Le jugement de première instance sera infirmé en ce qu’il a condamné l’association PROVAÉ à payer à Madame [V] [Y] une somme de 400 euros à titre de dommages et intérêts.
Madame [V] [Y] est déboutée de sa demande à ce titre et de sa demande supplémentaire de dommages et intérêts à hauteur d’appel.

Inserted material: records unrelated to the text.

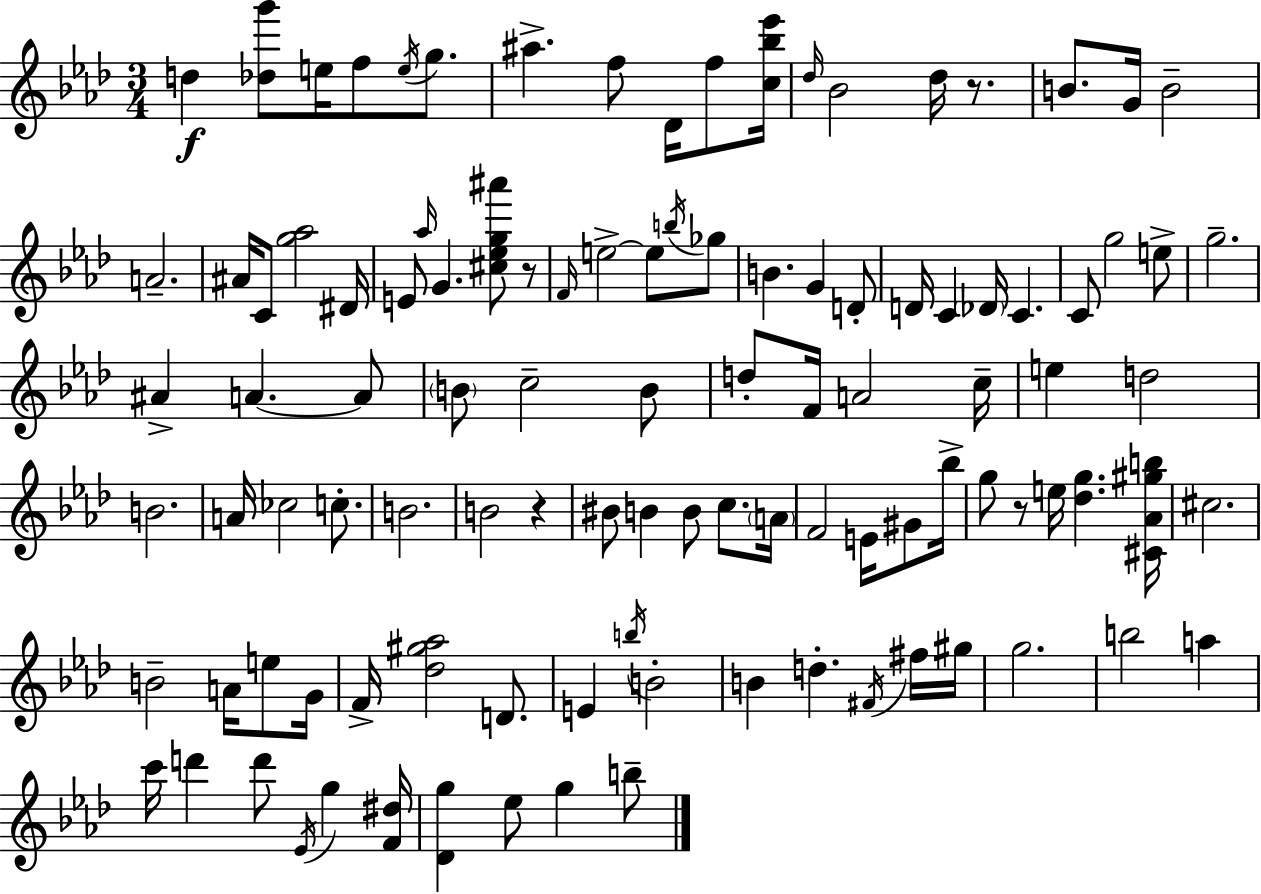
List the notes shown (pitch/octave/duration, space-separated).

D5/q [Db5,G6]/e E5/s F5/e E5/s G5/e. A#5/q. F5/e Db4/s F5/e [C5,Bb5,Eb6]/s Db5/s Bb4/h Db5/s R/e. B4/e. G4/s B4/h A4/h. A#4/s C4/e [G5,Ab5]/h D#4/s E4/e Ab5/s G4/q. [C#5,Eb5,G5,A#6]/e R/e F4/s E5/h E5/e B5/s Gb5/e B4/q. G4/q D4/e D4/s C4/q Db4/s C4/q. C4/e G5/h E5/e G5/h. A#4/q A4/q. A4/e B4/e C5/h B4/e D5/e F4/s A4/h C5/s E5/q D5/h B4/h. A4/s CES5/h C5/e. B4/h. B4/h R/q BIS4/e B4/q B4/e C5/e. A4/s F4/h E4/s G#4/e Bb5/s G5/e R/e E5/s [Db5,G5]/q. [C#4,Ab4,G#5,B5]/s C#5/h. B4/h A4/s E5/e G4/s F4/s [Db5,G#5,Ab5]/h D4/e. E4/q B5/s B4/h B4/q D5/q. F#4/s F#5/s G#5/s G5/h. B5/h A5/q C6/s D6/q D6/e Eb4/s G5/q [F4,D#5]/s [Db4,G5]/q Eb5/e G5/q B5/e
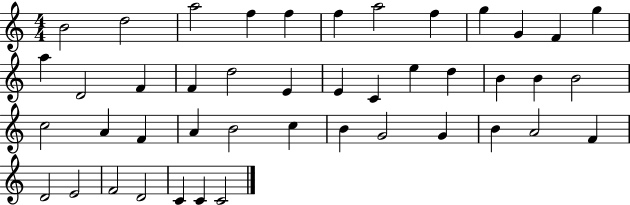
{
  \clef treble
  \numericTimeSignature
  \time 4/4
  \key c \major
  b'2 d''2 | a''2 f''4 f''4 | f''4 a''2 f''4 | g''4 g'4 f'4 g''4 | \break a''4 d'2 f'4 | f'4 d''2 e'4 | e'4 c'4 e''4 d''4 | b'4 b'4 b'2 | \break c''2 a'4 f'4 | a'4 b'2 c''4 | b'4 g'2 g'4 | b'4 a'2 f'4 | \break d'2 e'2 | f'2 d'2 | c'4 c'4 c'2 | \bar "|."
}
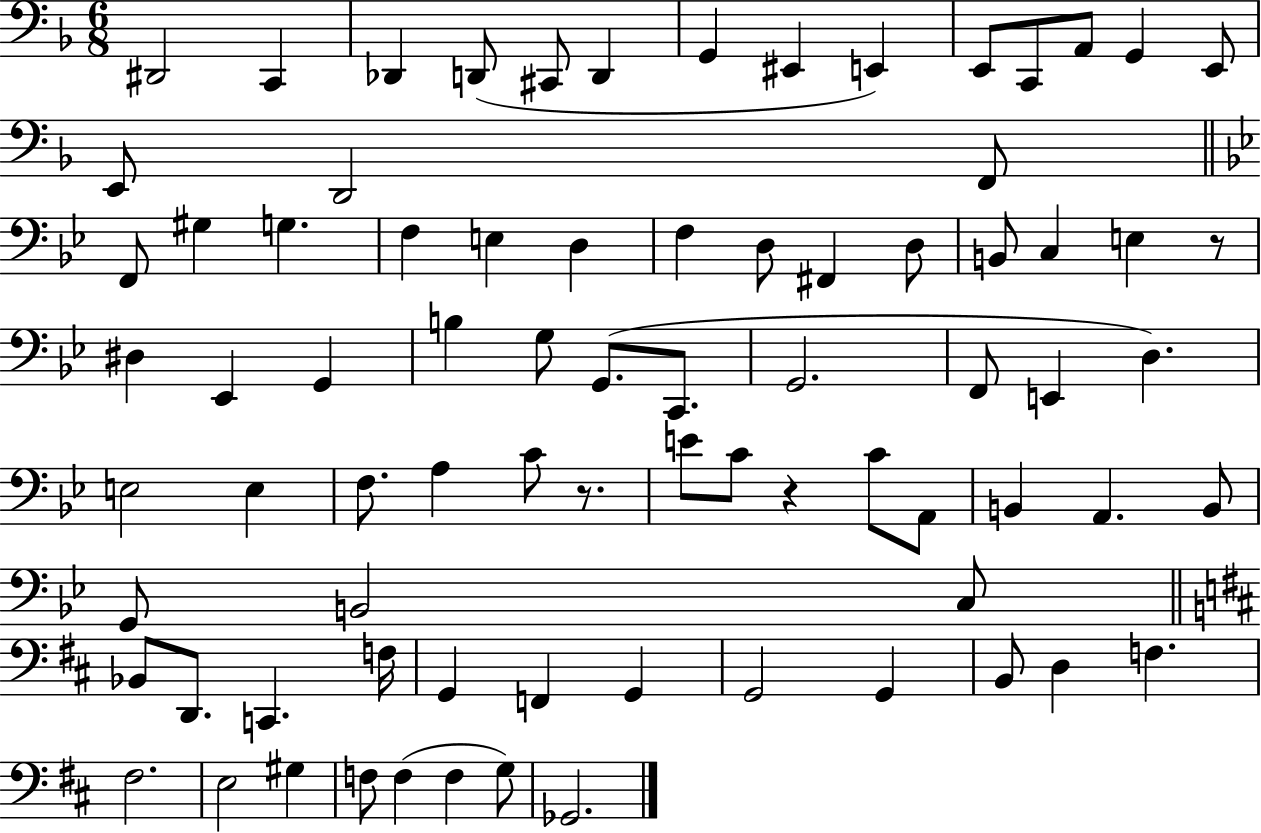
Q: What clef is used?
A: bass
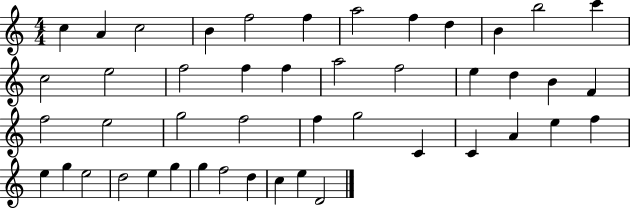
X:1
T:Untitled
M:4/4
L:1/4
K:C
c A c2 B f2 f a2 f d B b2 c' c2 e2 f2 f f a2 f2 e d B F f2 e2 g2 f2 f g2 C C A e f e g e2 d2 e g g f2 d c e D2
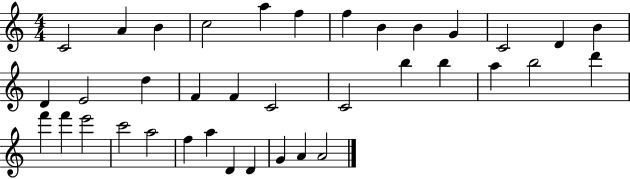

Sur les demandes les dépens et l’article 700 du code de procédure civile:
Chaque partie conservera la charge de ses dépens de première instance et d’appel. Aucun motif d’équité n’impose qu’il soit fait droit aux demandes formées par les parties au titre de l’article 700 du code de procédure civile en première instance et à hauteur d’appel.
PAR CES MOTIFS
La Cour, statuant publiquement, contradictoirement, après en avoir délibéré conformément à la loi,
CONFIRME le jugement de première instance en ce qu’il a jugé l’association PROVAÉ recevable en sa contestation ;
L’INFIRME pour le surplus ;
Statuant de nouveau et y ajoutant,
DESIGNE en qualité de médecin – inspecteur du travail le docteur [G] [N] – DREETS Grand Est, [Adresse 2] – email : [Courriel 10] – secrétariat : [XXXXXXXX01]
aux fins de :
— prendre connaissance de l’entier dossier de la procédure,
— se faire communiquer par la salariée ou par le médecin du travail avec l’accord de la salariée, le dossier de la salariée complété de tous les documents utiles,
— procéder à l’examen médical de Madame [V] [Y] ,
— procéder à une étude de son poste et de ses conditions de travail,
— déterminer si l’état de santé de la salariée justifie qu’elle soit déclarée apte, apte avec réserves ou inapte, et si le maintien de la salariée dans un emploi serait gravement préjudiciable à sa santé ou si l’état de santé de la salariée fait obstacle à tout reclassement dans un emploi,
— procéder à tout autre examen ou audition qu’il estimera utile,
RAPPELLE que le médecin – inspecteur du travail pourra entendre le médecin du travail ;
ENJOINT aux parties de communiquer au médecin – inspecteur du travail tous documents utiles à la réalisation de sa mission ;
DIT que pour procéder à sa mission le médecin – inspecteur du travail :
— devra convoquer toutes les parties par lettre recommandée avec accusé de réception et leur avocat par lettre simple, les avisant de la faculté qu’elles ont de se faire assister par le médecin -conseil de leur choix,
— devra solliciter des parties qu’elles lui communiquent tous documents utiles,
— pourra se faire communiquer directement par tout tiers, avec l’accord du salarié concerné, toutes pièces médicales dont la production lui paraît nécessaire, et pourra recueillir des informations orales ou écrites de toute personne susceptible de l’éclairer,
— pourra s’adjoindre, si nécessaire, le concours de tiers, d’une autre spécialité que la sienne,
DIT que les frais d’expertise seront avancés par l’association PROVAÉ ;
FIXE à la somme de 200 euros le montant de la provision à valoir sur les frais d’expertise, qui devra être consignée au plus tard le 4 octobre 2024, à la régie d’avance et de recette de la cour d’appel de Reims ;
DIT que, faute de consignation complète de la provision ou de demande de prorogation dans le délai impératif, la désignation du médecin – inspecteur du travail sera caduque conformément aux dispositions de l’article 271 du code de procédure civile ;
DIT qu’à défaut de constater que les parties se sont conciliées, le médecin – inspecteur du travail devra déposer son rapport final au greffe de la chambre sociale au plus tard le 4 décembre 2024 ;
DIT qu’après dépôt du rapport d’expertise, les parties seront à nouveau convoquées à l’audience, à la diligence du greffe, par un avis comportant le calendrier d’échange des conclusions ;
DIT qu’en application de l’article R 1455-12 du code du travail , la présente décision est exécutoire à titre provisoire ;
DEBOUTE Madame [V] [Y] de ses demandes de dommages et intérêts pour préjudice moral ;
REJETTE les demandes formées par les parties au titre de l’article 700 du code de procédure civile ;
DIT que chaque partie conserve la charge de ses dépens.